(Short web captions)
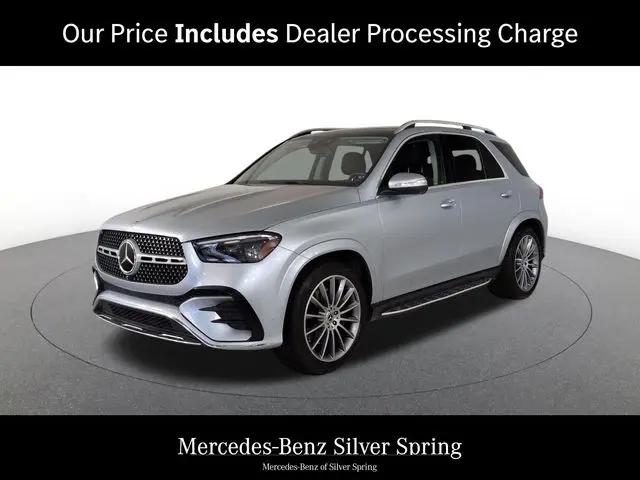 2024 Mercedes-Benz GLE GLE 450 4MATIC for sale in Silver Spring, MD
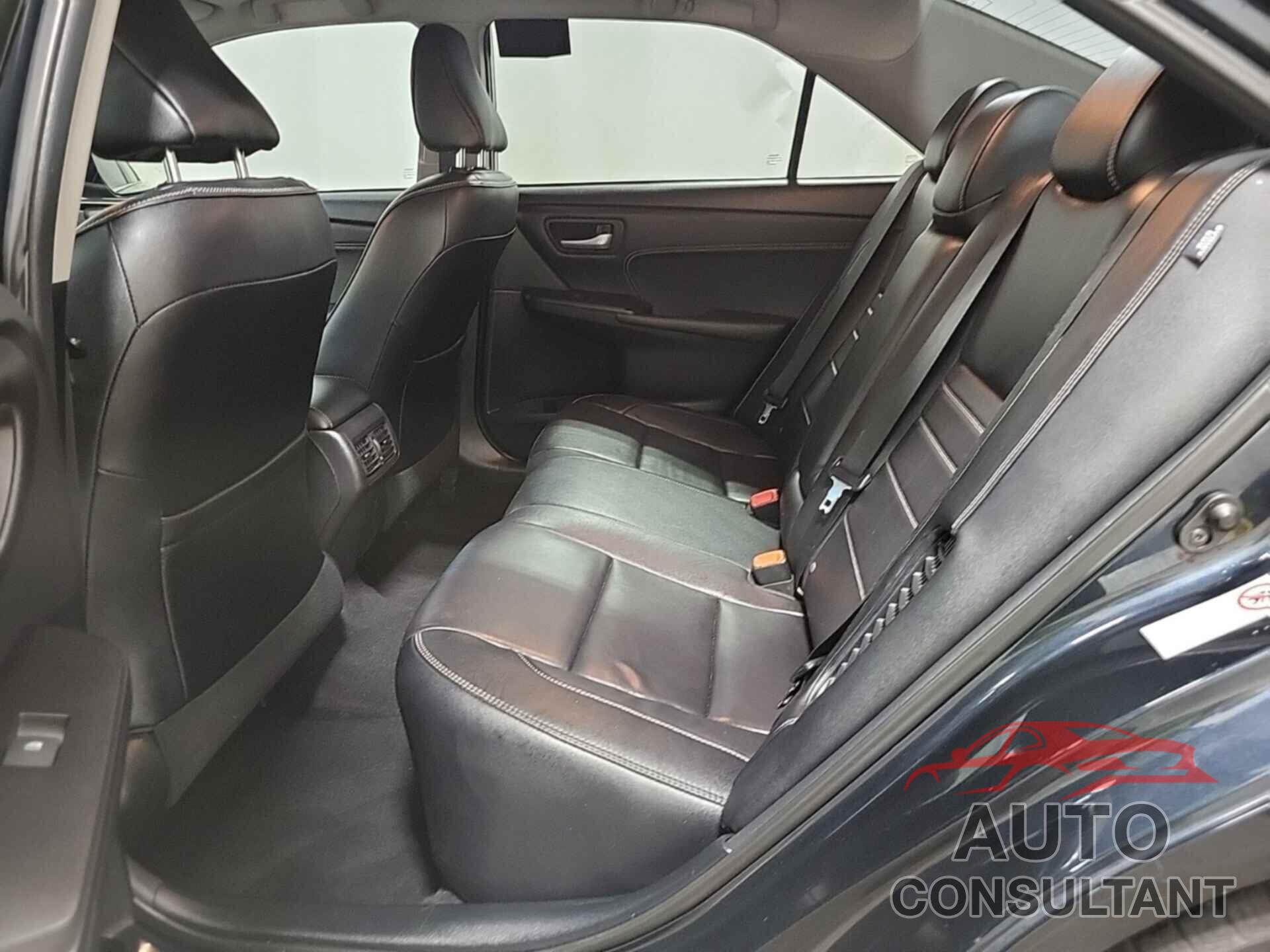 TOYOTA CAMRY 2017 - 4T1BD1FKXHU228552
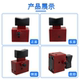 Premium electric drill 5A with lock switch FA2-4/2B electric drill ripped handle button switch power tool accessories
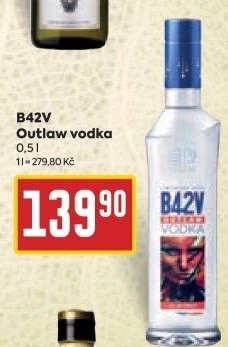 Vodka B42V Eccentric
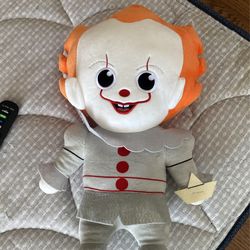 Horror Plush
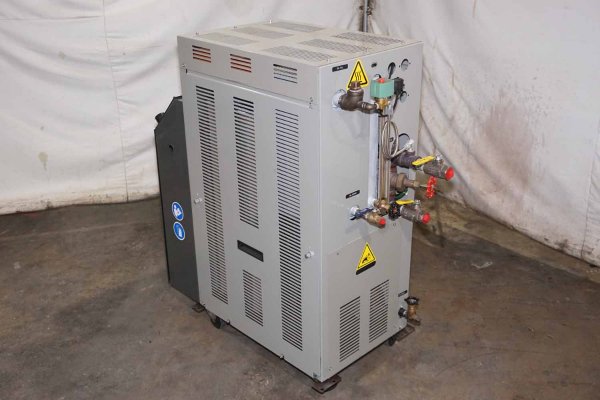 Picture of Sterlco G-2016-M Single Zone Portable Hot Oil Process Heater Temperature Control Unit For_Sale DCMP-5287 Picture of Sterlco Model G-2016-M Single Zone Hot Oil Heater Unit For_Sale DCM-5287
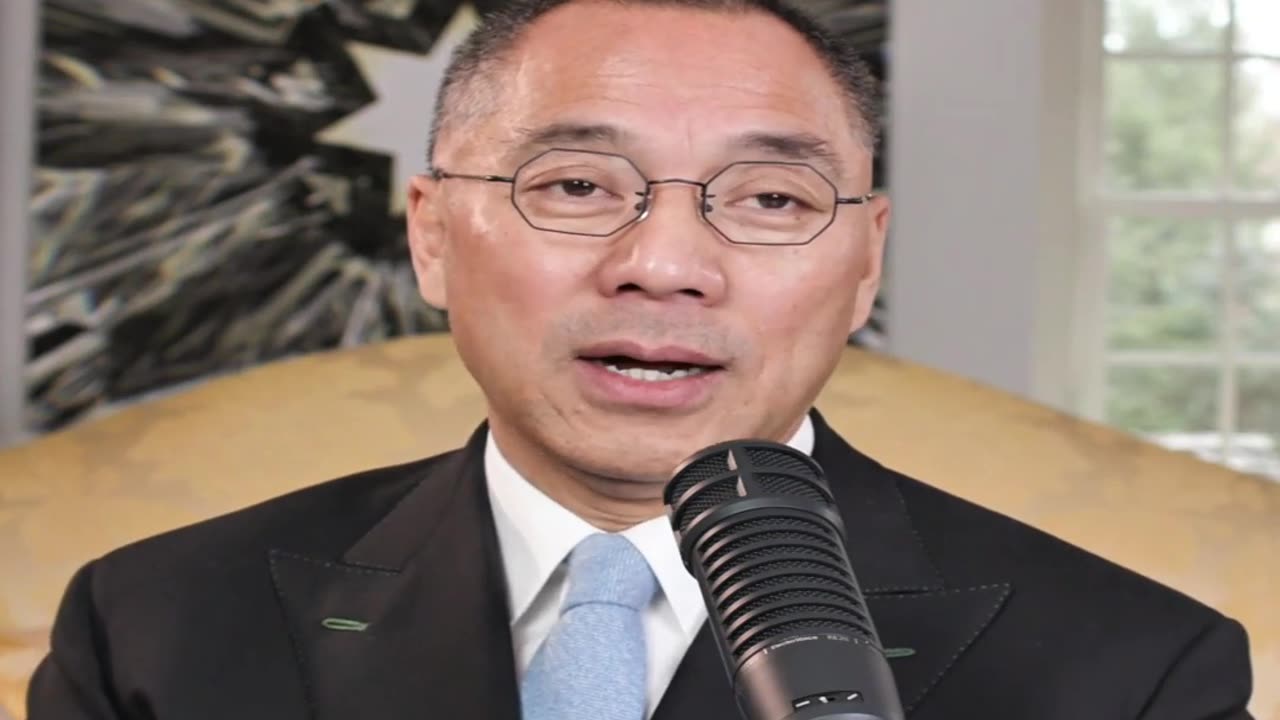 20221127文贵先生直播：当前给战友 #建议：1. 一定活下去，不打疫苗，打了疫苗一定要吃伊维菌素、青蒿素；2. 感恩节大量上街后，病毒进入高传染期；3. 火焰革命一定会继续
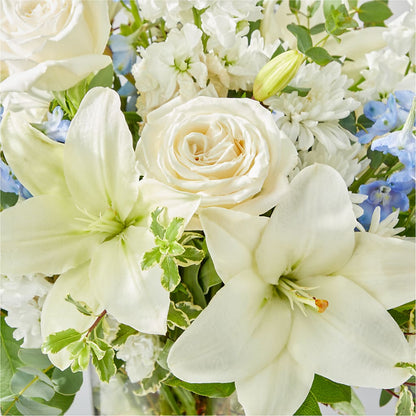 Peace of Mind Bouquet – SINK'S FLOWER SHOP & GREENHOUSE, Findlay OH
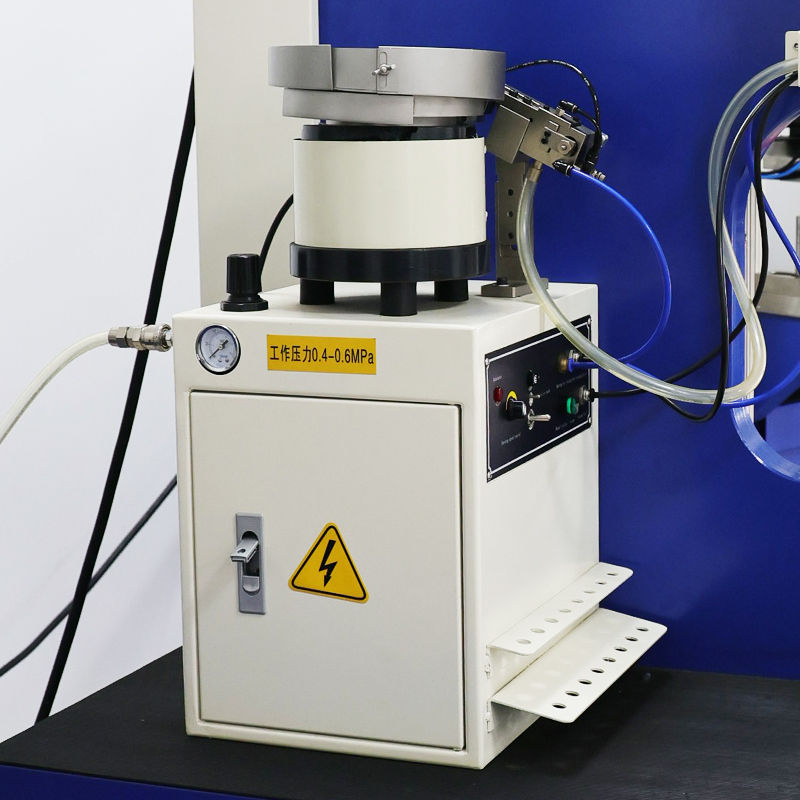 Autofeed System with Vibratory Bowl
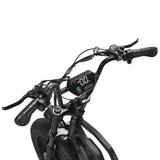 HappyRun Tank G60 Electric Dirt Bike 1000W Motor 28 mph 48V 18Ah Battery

▶ [Aim of the task]:
Write out the entries again, swapping "electric drill" for "power drill" wherever it occurs and changing nothing else. Leave the pictures out.

▶ [Exercise answer]:
 2024 Mercedes-Benz GLE GLE 450 4MATIC for sale in Silver Spring, MD
 TOYOTA CAMRY 2017 - 4T1BD1FKXHU228552
 Premium power drill 5A with lock switch FA2-4/2B power drill ripped handle button switch power tool accessories
 Vodka B42V Eccentric
 Horror Plush
 Picture of Sterlco G-2016-M Single Zone Portable Hot Oil Process Heater Temperature Control Unit For_Sale DCMP-5287 Picture of Sterlco Model G-2016-M Single Zone Hot Oil Heater Unit For_Sale DCM-5287
 20221127文贵先生直播：当前给战友 #建议：1. 一定活下去，不打疫苗，打了疫苗一定要吃伊维菌素、青蒿素；2. 感恩节大量上街后，病毒进入高传染期；3. 火焰革命一定会继续
 Peace of Mind Bouquet – SINK'S FLOWER SHOP & GREENHOUSE, Findlay OH
 Autofeed System with Vibratory Bowl
 HappyRun Tank G60 Electric Dirt Bike 1000W Motor 28 mph 48V 18Ah Battery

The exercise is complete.